**AUSGEWÄHLTER TEXT:**
_____
Electronic Decision Support: Grenzen und Möglichkeiten
CON.ECT Informunity mit Erfolgsfaktoren zu EDS aus Finnland
Wien (pts023/07.12.2011/12:40) Auf der E-Health-Tagung im Rahmen der Con.ect Informunity am 29.11.2011 im Wiener Krankenanstaltenverbund diskutierten Experten aus dem Gesundheits-, Medizin- und IT-Bereich über die Möglichkeiten und Herausforderungen elektronischer Entscheidungshilfen im Medizineralltag. Während die Meinungen hinsichtlich der geplanten Einführung der elektronischen Gesundheitsakte (ELGA) weiterhin auseinandergehen, herrschte beim Thema Electronic Decision Support weitgehend Übereinstimmung.
_____
**ARBEITSAUFTRAG:** Nennen Sie alle Bereiche, aus denen laut dem ausgewählten Text die Experten auf der E-Health-Tagung kamen.

**Gespeicherte Einträge:**
_____
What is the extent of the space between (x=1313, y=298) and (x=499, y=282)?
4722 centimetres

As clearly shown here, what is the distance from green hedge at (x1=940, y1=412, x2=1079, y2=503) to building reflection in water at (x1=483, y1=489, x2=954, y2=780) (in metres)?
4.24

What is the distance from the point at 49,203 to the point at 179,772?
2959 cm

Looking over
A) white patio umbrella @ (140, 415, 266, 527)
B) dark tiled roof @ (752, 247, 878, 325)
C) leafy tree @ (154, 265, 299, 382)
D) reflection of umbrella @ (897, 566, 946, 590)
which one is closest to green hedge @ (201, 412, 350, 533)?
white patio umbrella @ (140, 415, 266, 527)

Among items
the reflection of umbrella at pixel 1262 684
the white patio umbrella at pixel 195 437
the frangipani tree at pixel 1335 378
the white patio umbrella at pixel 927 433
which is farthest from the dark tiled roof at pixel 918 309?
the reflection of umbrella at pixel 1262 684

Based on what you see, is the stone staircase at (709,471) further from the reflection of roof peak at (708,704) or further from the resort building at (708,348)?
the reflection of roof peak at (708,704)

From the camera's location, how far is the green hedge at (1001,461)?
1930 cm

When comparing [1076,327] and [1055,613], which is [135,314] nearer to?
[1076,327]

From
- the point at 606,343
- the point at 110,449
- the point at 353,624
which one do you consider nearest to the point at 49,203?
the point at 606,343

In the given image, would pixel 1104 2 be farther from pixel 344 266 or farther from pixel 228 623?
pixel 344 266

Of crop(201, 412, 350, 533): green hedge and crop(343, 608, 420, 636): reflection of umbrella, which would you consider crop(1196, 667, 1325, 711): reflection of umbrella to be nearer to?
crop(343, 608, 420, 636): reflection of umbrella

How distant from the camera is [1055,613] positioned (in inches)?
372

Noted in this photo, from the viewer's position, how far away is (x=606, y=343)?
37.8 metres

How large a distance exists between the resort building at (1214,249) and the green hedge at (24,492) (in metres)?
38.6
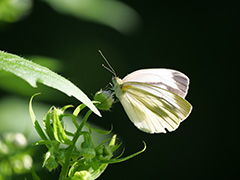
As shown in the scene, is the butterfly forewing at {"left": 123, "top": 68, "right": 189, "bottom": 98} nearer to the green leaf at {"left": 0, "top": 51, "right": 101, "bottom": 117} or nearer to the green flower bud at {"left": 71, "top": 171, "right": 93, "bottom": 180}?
the green flower bud at {"left": 71, "top": 171, "right": 93, "bottom": 180}

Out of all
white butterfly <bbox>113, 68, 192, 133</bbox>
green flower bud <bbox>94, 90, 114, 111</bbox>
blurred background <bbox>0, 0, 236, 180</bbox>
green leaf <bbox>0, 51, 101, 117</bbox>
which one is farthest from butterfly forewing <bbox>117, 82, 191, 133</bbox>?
blurred background <bbox>0, 0, 236, 180</bbox>

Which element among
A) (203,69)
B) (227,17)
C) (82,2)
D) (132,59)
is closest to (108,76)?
(132,59)

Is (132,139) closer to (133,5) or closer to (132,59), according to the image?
(132,59)

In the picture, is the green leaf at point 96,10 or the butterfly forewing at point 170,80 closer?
the butterfly forewing at point 170,80

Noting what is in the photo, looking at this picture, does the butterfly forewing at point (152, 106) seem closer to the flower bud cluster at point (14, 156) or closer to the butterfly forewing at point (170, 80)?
the butterfly forewing at point (170, 80)

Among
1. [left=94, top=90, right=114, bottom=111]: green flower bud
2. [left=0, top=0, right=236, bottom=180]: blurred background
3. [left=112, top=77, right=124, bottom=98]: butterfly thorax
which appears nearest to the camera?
[left=94, top=90, right=114, bottom=111]: green flower bud

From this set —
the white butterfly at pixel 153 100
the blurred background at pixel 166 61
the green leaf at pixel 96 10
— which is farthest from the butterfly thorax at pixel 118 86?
the blurred background at pixel 166 61

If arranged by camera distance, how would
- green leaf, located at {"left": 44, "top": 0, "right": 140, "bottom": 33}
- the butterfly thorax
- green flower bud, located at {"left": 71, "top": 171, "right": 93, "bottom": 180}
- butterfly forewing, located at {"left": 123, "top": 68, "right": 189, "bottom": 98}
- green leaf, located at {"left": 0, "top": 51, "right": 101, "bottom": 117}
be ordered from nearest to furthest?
_____
**LÖSUNG:** Gesundheitsbereich, Medizinbereich, IT-Bereich